The H1N1 virus appears to thrive in cold, moist environments. Among the hundreds of samples sent to labs for testing, the county had one other probable case of swine flu, but it turned out to be a false positive, Walker said.
In California, health agencies have reported 918 confirmed cases of the novel flu and are awaiting lab results on 203 probable cases. Seventy-six people have been hospitalized in the state, and six of the 45 swine flu deaths in the United States have occurred in California.
San Joaquin County has reported 10 confirmed cases, three probable cases and three people who required hospitalization; Merced County has two reported cases.
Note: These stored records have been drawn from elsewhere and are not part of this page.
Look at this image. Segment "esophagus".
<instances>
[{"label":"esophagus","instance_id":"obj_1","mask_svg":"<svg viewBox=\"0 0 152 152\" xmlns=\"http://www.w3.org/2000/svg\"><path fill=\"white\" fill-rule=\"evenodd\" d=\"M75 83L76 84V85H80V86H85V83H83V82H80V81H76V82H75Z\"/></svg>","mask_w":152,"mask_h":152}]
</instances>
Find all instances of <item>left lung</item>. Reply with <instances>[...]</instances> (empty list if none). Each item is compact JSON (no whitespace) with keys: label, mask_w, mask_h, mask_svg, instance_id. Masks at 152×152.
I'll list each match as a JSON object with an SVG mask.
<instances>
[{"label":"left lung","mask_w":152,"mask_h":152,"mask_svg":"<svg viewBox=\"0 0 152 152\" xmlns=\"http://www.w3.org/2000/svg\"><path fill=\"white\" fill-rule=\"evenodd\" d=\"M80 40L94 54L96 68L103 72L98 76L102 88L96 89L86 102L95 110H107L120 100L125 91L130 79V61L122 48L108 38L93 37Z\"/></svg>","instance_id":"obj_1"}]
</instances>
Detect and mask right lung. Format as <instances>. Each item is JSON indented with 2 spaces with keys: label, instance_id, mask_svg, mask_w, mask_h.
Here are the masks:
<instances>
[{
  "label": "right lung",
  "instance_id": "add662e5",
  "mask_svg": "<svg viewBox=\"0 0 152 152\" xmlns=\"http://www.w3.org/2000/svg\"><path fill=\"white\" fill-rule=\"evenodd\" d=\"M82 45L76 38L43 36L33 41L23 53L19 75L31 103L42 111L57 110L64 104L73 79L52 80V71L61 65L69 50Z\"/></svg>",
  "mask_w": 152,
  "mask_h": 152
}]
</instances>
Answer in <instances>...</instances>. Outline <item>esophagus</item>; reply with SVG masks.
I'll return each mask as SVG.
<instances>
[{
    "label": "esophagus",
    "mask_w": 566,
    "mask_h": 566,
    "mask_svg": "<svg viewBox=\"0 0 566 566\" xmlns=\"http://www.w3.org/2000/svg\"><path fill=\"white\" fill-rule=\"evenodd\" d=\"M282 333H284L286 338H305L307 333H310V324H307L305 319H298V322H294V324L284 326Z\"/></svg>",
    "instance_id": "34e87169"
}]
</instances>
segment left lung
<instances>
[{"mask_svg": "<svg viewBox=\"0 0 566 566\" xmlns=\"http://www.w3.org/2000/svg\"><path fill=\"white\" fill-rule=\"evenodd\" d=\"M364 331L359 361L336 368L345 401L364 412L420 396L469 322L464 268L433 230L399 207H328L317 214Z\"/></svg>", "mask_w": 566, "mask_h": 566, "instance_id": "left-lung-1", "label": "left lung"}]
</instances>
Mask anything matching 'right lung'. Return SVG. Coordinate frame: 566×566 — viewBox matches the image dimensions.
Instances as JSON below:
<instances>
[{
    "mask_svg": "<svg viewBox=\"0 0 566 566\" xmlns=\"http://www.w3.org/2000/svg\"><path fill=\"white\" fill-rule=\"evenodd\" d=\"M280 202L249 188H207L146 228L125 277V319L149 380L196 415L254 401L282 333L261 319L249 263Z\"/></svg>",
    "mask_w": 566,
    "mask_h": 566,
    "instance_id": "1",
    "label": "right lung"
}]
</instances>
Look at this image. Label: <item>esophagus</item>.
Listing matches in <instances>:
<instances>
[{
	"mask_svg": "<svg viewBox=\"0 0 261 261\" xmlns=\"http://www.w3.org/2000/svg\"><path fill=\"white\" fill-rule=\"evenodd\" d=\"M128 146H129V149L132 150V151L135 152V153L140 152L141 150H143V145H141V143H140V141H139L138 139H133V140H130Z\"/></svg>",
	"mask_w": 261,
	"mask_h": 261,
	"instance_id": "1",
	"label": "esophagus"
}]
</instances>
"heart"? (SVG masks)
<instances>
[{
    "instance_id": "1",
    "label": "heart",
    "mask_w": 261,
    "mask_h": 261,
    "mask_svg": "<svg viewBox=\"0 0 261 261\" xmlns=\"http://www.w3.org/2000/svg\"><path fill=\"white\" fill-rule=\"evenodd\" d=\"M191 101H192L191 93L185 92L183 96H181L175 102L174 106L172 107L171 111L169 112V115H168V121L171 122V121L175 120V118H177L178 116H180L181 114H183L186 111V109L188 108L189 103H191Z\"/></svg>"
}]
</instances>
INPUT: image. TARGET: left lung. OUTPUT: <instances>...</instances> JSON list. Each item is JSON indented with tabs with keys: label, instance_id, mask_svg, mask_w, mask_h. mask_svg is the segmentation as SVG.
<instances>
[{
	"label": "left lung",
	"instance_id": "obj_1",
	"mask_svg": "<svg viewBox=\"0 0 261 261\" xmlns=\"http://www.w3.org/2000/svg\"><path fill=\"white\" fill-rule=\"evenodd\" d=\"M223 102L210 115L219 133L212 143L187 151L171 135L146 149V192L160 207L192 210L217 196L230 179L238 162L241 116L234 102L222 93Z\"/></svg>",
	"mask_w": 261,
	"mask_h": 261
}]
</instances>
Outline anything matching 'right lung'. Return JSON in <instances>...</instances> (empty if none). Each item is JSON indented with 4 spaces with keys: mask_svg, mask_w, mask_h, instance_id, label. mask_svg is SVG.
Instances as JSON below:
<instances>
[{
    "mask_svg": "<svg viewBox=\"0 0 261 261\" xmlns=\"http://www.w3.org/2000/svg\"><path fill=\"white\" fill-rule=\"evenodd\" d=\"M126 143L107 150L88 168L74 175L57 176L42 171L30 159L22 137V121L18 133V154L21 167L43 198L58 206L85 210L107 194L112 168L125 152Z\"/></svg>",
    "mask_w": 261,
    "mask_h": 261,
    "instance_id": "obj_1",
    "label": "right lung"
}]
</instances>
With more than 70 countries reporting swine flu, the World Health Organization announced last week that a global pandemic was under way. The virus has not been especially virulent, but it has acted like most common types of influenza, spreading easily and causing mild symptoms such as fever, cough, sore throat, body aches, chills and fatigue.
Most people who have been hospitalized already were suffering from persistent health problems, though some who have died had no history of chronic illness. The United States usually averages 36,000 deaths per year from seasonal influenza.
Health experts in the United States are watching countries in the Southern Hemisphere, where the flu season is about to take hold, for signs of how the H1N1 virus could behave when the fall 2009 flu season begins here.
"It will probably give us a forecast of what we can expect," Walker said. "As a public health agency, we hope for the best, but plan for the worst."